Some of the children hurried away while others lagged a moment for a last, wary glance at the box that sat in the middle of Father Gaetano’s bedroom. Just a box, an old trunk with a beautiful ornate lid, but it seemed to have its own heavy gravity now, a malevolent aura that filled the room. Whether that aura emanated from the puppets or from the fear of those who had seen them come to life, the priest did not know. The question intrigued him, but examining it would wait for another day, when such a thing seemed impossible once again. If that day ever came.
Sister Veronica stepped into the hallway and glanced in both directions to be sure that the children had done as they were told. Then she turned toward him, framed in the doorway, as if the hideous gravity of the box made her reluctant to enter once more.
“What are you going to do?” she asked.
“Precisely what I said.”
“You don’t need Sister Teresa’s blessing. You’re the priest. Surely your authority supersedes hers.”
“I need perspective,” Father Gaetano said quietly, staring at the box a moment before looking at the nun again. “Yours, and Sister Teresa’s.”
“Maybe,” Sister Veronica said. “But I can see it in your eyes. You’ve already made a decision.”
Father Gaetano bent and picked up the trunk, which seemed strangely heavy. And did the box feel warm to the touch? He thought that it did.
“I’m bringing it to the basement. Please see to it that Agata returns to her room.

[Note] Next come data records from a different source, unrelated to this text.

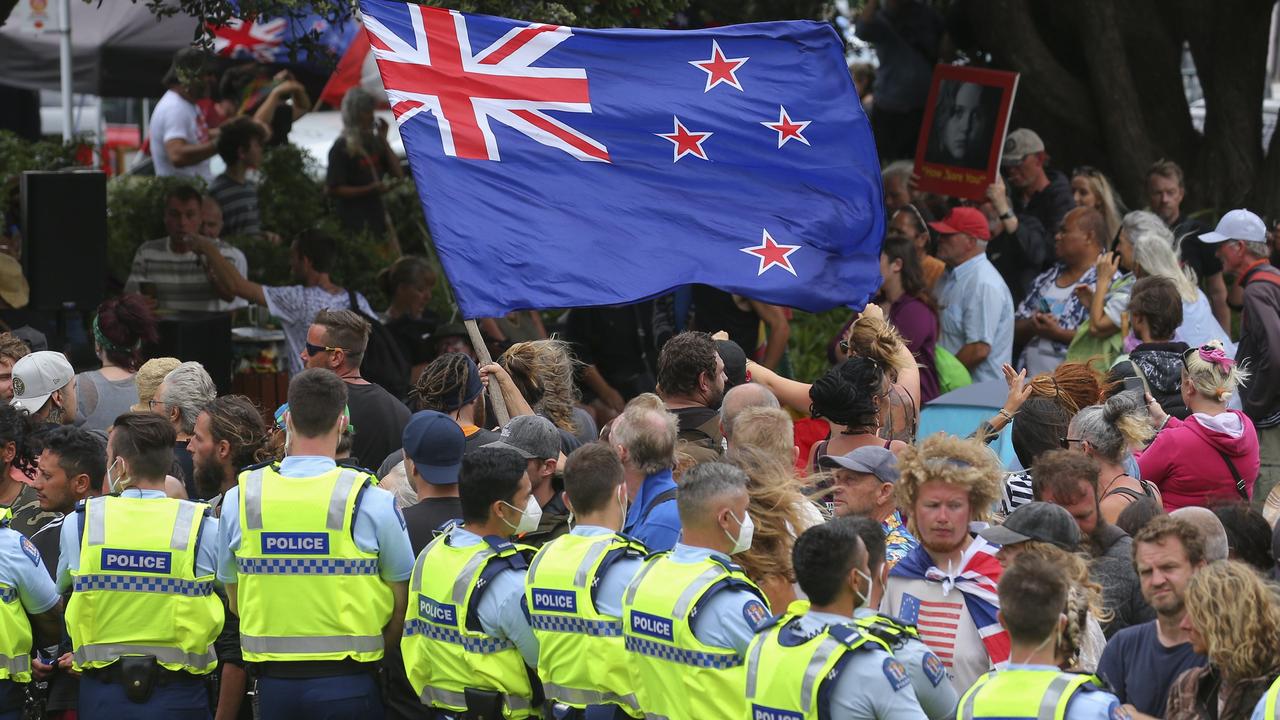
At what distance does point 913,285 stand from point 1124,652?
4885 millimetres

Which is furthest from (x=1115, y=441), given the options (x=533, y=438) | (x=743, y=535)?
(x=533, y=438)

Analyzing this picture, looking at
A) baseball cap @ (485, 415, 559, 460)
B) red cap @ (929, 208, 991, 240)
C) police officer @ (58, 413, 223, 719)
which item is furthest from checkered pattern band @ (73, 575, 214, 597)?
red cap @ (929, 208, 991, 240)

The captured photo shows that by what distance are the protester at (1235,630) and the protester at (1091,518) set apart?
841 millimetres

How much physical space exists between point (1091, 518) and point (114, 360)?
501cm

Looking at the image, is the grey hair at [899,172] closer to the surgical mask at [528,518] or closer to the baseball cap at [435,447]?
the baseball cap at [435,447]

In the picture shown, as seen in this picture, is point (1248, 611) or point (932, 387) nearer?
point (1248, 611)

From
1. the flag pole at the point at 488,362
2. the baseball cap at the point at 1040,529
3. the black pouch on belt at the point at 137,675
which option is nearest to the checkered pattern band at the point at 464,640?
the black pouch on belt at the point at 137,675

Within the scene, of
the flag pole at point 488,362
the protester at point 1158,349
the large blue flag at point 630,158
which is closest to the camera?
the flag pole at point 488,362

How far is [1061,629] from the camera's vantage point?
14.9ft

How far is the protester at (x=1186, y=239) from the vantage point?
10883 millimetres

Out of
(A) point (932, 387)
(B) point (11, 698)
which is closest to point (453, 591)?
(B) point (11, 698)

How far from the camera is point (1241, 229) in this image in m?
9.69

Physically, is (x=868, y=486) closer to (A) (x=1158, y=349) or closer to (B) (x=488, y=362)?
(B) (x=488, y=362)

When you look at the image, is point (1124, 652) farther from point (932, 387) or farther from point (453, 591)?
point (932, 387)
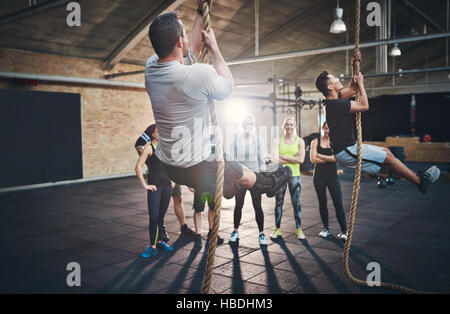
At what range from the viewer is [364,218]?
6340 millimetres

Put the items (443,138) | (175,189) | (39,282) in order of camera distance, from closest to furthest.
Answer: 1. (39,282)
2. (175,189)
3. (443,138)

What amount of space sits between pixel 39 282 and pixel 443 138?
2192 centimetres

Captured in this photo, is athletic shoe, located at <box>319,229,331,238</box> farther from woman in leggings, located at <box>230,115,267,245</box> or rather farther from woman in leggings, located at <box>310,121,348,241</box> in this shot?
woman in leggings, located at <box>230,115,267,245</box>

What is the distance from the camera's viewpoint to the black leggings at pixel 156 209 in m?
4.46

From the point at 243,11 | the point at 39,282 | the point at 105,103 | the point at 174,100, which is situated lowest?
the point at 39,282

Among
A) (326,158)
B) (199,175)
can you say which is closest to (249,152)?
(326,158)

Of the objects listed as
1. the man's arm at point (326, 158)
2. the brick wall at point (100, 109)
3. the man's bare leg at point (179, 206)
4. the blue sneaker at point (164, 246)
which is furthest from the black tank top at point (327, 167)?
the brick wall at point (100, 109)

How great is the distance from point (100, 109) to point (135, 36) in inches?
104

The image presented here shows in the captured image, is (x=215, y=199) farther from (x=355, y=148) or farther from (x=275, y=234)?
(x=275, y=234)

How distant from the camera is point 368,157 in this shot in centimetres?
362

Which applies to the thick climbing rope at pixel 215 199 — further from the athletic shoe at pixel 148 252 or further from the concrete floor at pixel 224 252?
the athletic shoe at pixel 148 252

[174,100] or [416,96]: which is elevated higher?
[416,96]

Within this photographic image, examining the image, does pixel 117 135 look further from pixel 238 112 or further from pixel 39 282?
pixel 39 282

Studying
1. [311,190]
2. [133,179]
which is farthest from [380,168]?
[133,179]
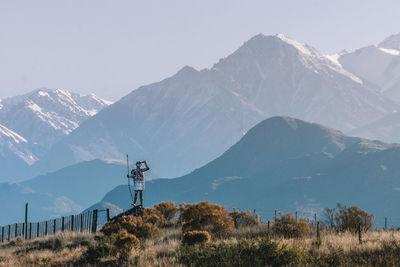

Anything else would be inappropriate.”
“Of course.”
“I’d be grateful if you would ask Sister Teresa to meet me in the kitchen and put a pot of coffee on. The children are likely to be restless, so I’ll need you to look after them. Some may have nightmares or need comfort.”
He carried the trunk toward the door. Sister Veronica had to move out of the way for him to pass. As he did, she spoke again, barely above a whisper.
“Father?”
The trunk weighed him down, but he paused to meet her gaze. He saw the questions there along with the fear, and he knew that she needed an answer for her own peace of mind.
“Sebastiano is a good boy and he loves his clown,” the priest said quietly. “I’m going to wait until he’s asleep.”
“And then?”
“And then I’m going to burn them all.”